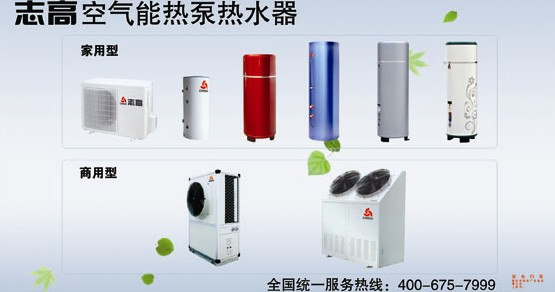志高空气能热水器 户式中央空调专卖店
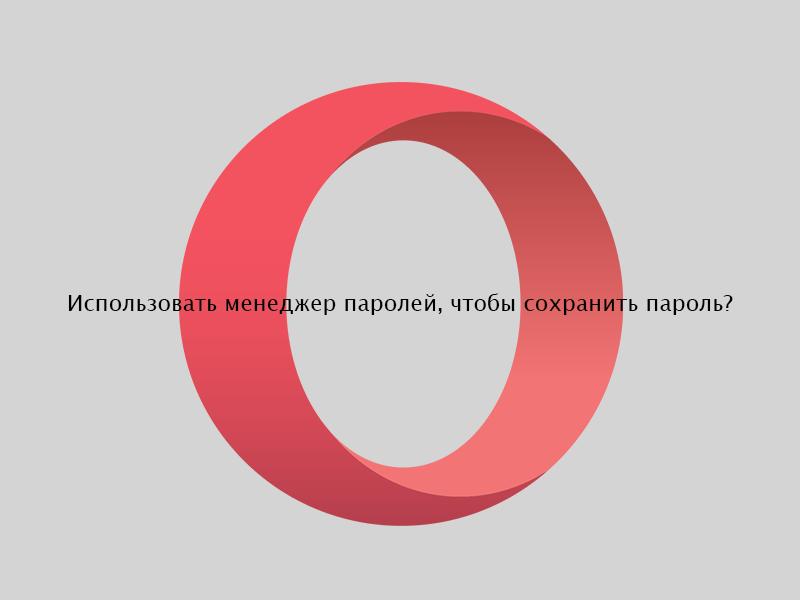 Opera не сохраняет пароли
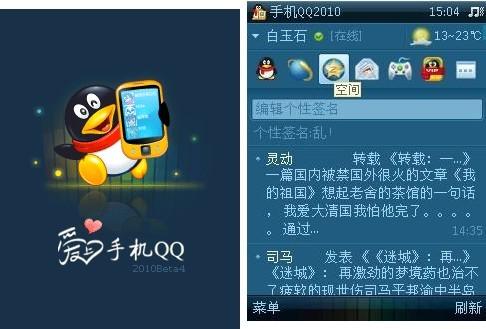 此外,点击手机qq首页上的qq空间图标,可以一键切换到手机qq空间,查看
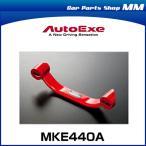 AutoExe オートエグゼ MKE440A ロワアームバー アクセラ(BM/BY系2WD車)、アテンザ(GJ系全車)、CX-5(KE系全車)リア用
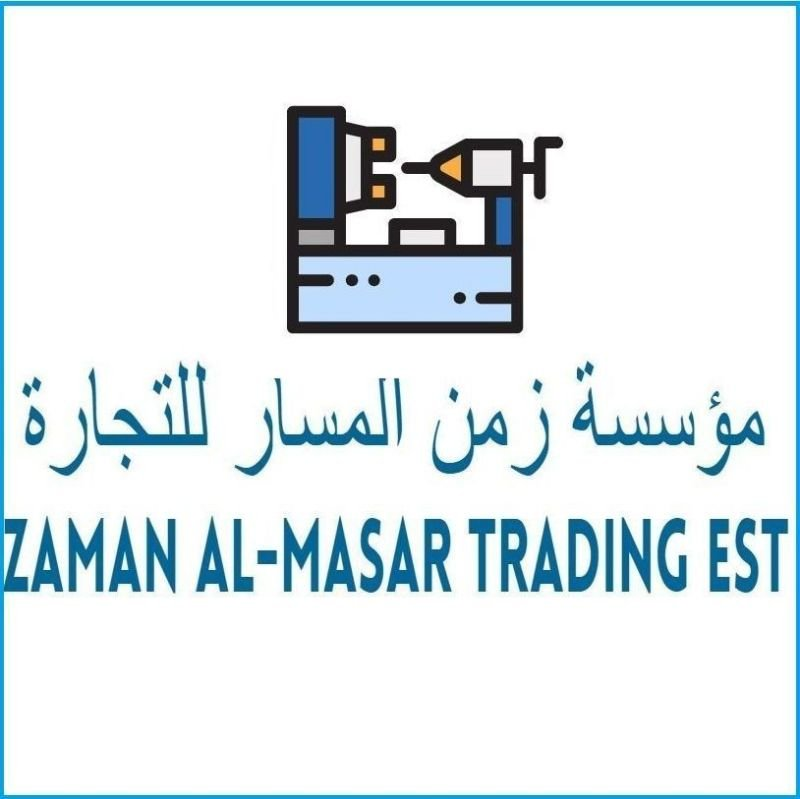 Zaman Al-Masar Trading Establishment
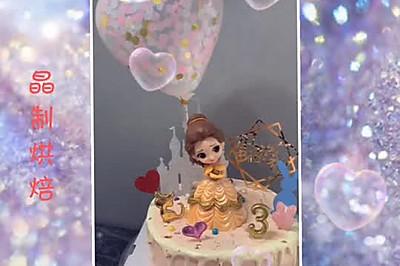 公主蛋糕(8寸)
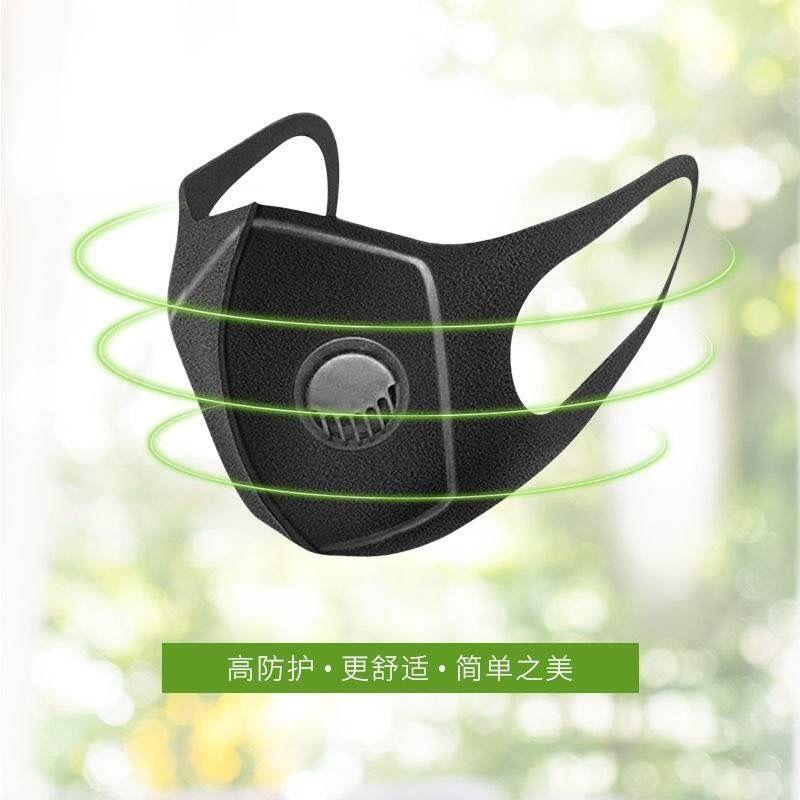 Трехмерная пыль с дыхательным клапаном черная двойная пыльца доказательна моющейся маской губкой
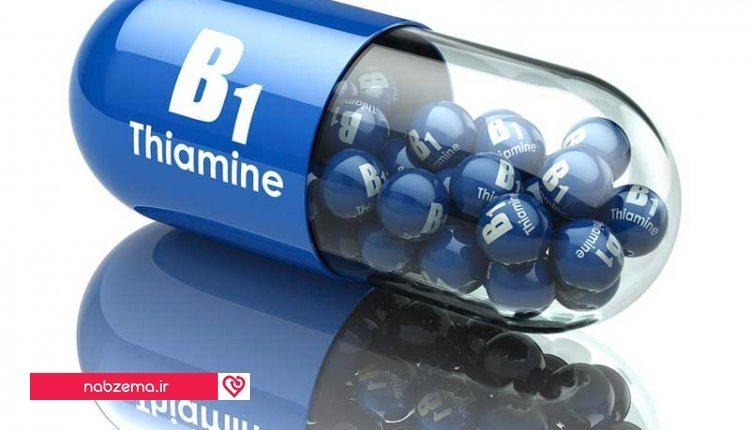 ویتامین B1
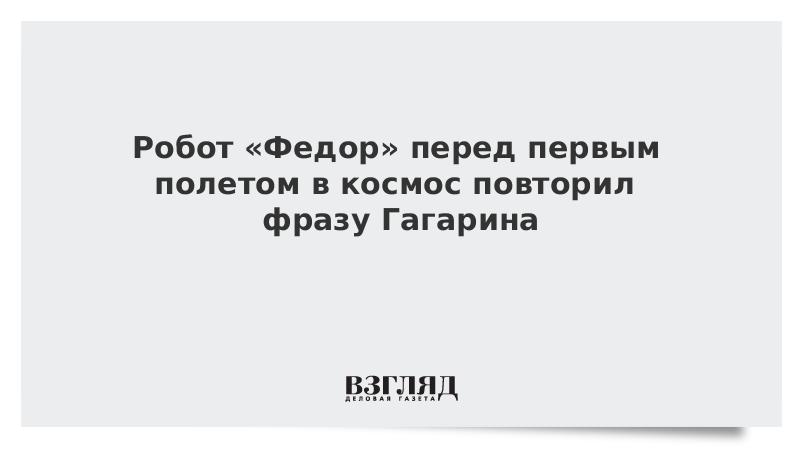 Робот «Федор» перед первым полетом в космос повторил фразу Гагарина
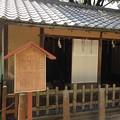 Photos: 乃木神社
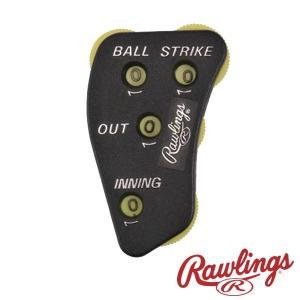 ローリングス 野球用 審判用 インジケーター EAC6S02|baseman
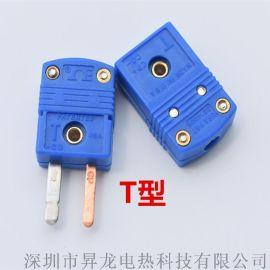 装OMEGA K型测温插头 欧米茄热电偶插头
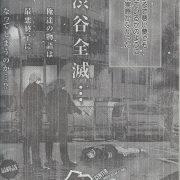 「別冊ヤングチャンピオン」8月号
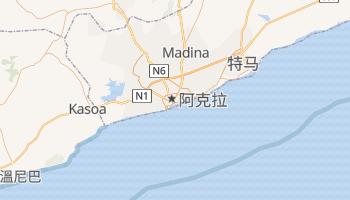 阿克拉 - 在线地图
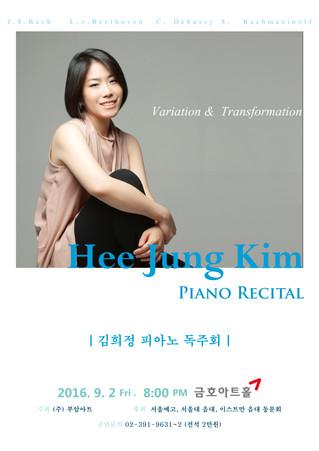 김희정 피아노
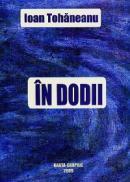 In dodii - Ioan Tohaneanu
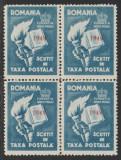 1948 Romania - Fundatia Regele Mihai I, bloc de 4 cu supratipar rosu, Regi, Nestampilat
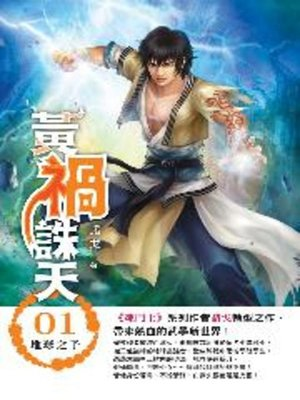 cover image of 黃禍誅天01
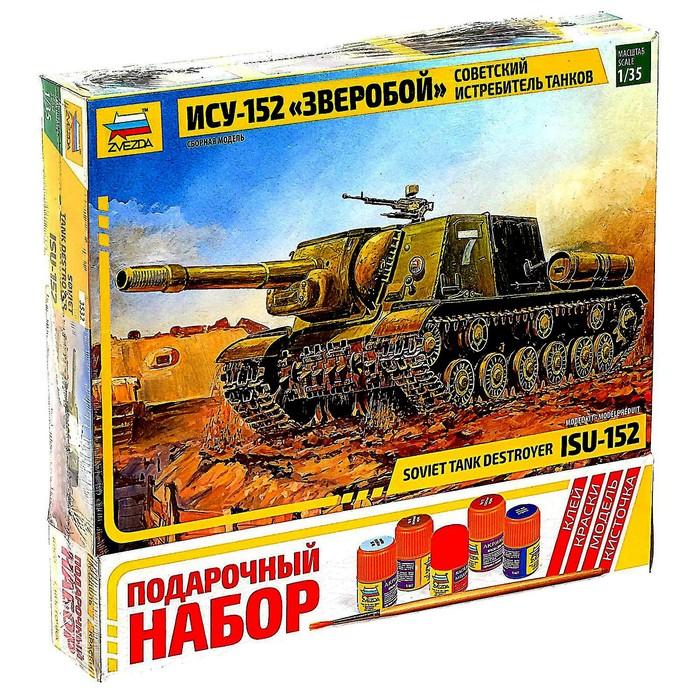 Сборная модель «Самоходка ИСУ-152» - фото 1658217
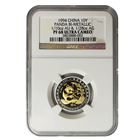1999 China 10 Yuan Bi-Metallic Panda NGC PF68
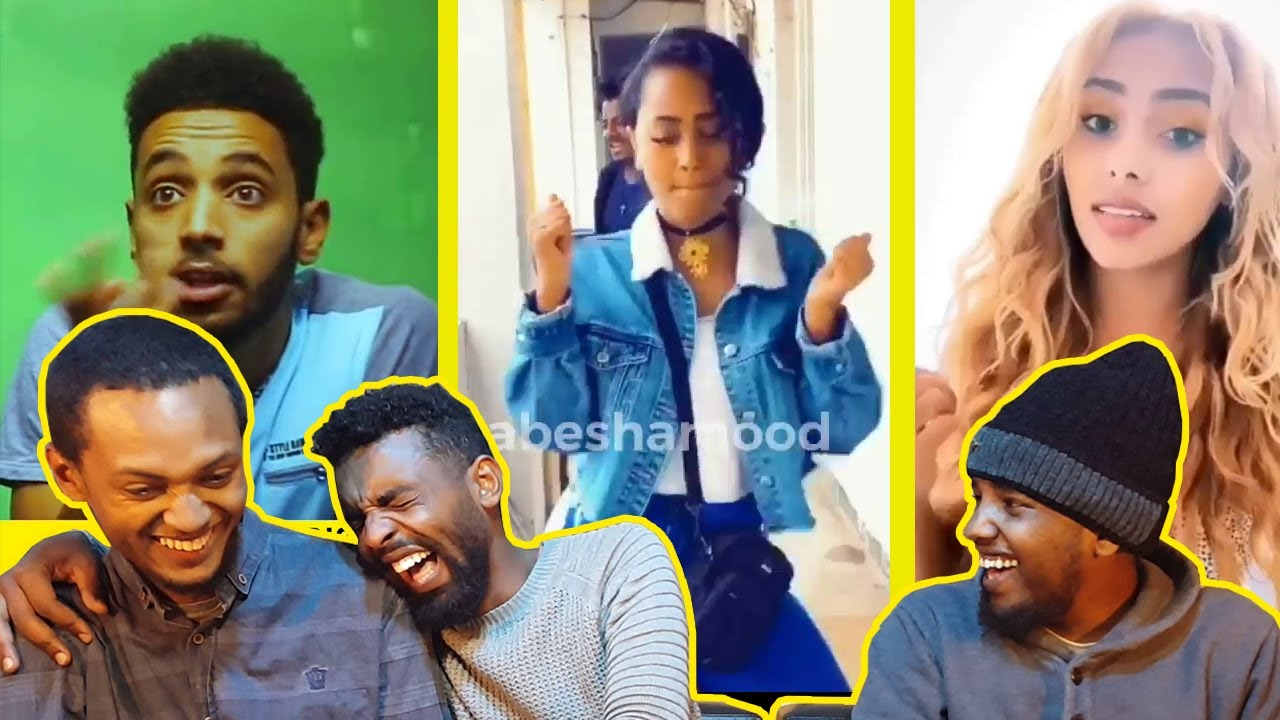 የማጨስ ሱስን እንዲህም ማስቆም ይቻላል ለካስ | Ethiopian funny tiktok video reaction | AWRA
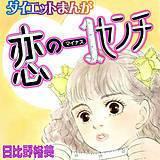 【読めばヤセるマンガ】恋のマイナス1センチ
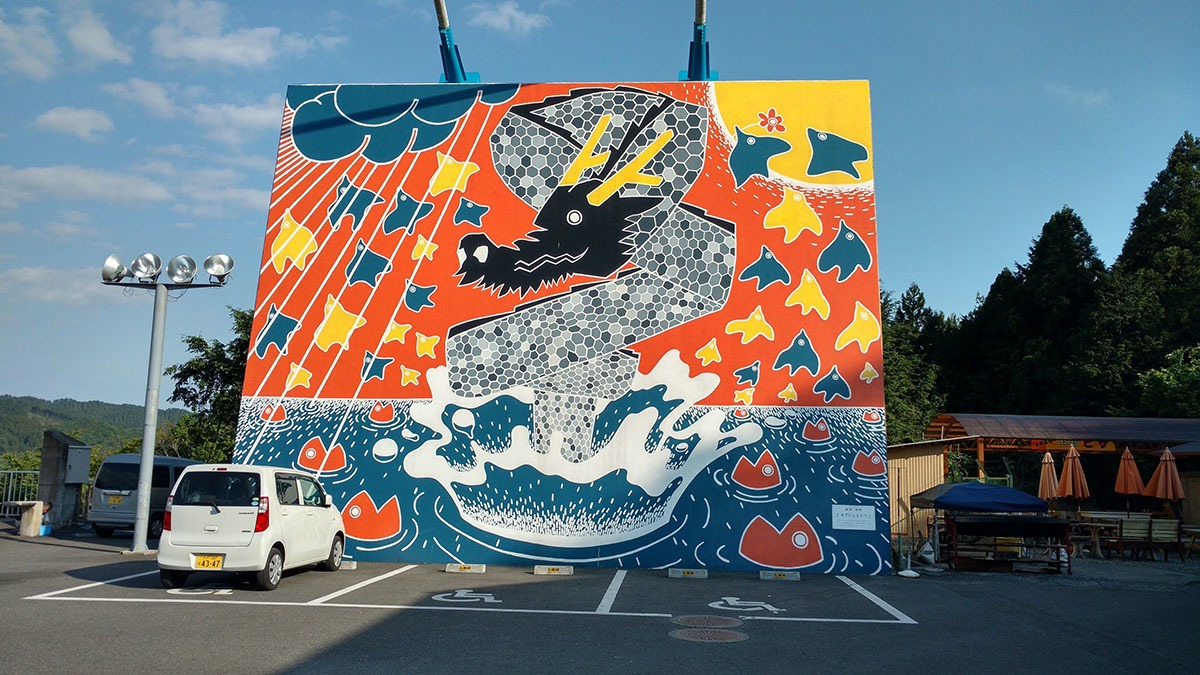 hitachiota city mural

### Task brief
Your answer must be an exact copy of the listing, with every picture omitted.

### Written solution
志高空气能热水器 户式中央空调专卖店
 Opera не сохраняет пароли
 此外,点击手机qq首页上的qq空间图标,可以一键切换到手机qq空间,查看
 AutoExe オートエグゼ MKE440A ロワアームバー アクセラ(BM/BY系2WD車)、アテンザ(GJ系全車)、CX-5(KE系全車)リア用
 Zaman Al-Masar Trading Establishment
 公主蛋糕(8寸)
 Трехмерная пыль с дыхательным клапаном черная двойная пыльца доказательна моющейся маской губкой
 ویتامین B1
 Робот «Федор» перед первым полетом в космос повторил фразу Гагарина
 Photos: 乃木神社
 ローリングス 野球用 審判用 インジケーター EAC6S02|baseman
 装OMEGA K型测温插头 欧米茄热电偶插头
 「別冊ヤングチャンピオン」8月号
 阿克拉 - 在线地图
 김희정 피아노
 In dodii - Ioan Tohaneanu
 1948 Romania - Fundatia Regele Mihai I, bloc de 4 cu supratipar rosu, Regi, Nestampilat
 cover image of 黃禍誅天01
 Сборная модель «Самоходка ИСУ-152» - фото 1658217
1999 China 10 Yuan Bi-Metallic Panda NGC PF68
 የማጨስ ሱስን እንዲህም ማስቆም ይቻላል ለካስ | Ethiopian funny tiktok video reaction | AWRA
 【読めばヤセるマンガ】恋のマイナス1センチ
 hitachiota city mural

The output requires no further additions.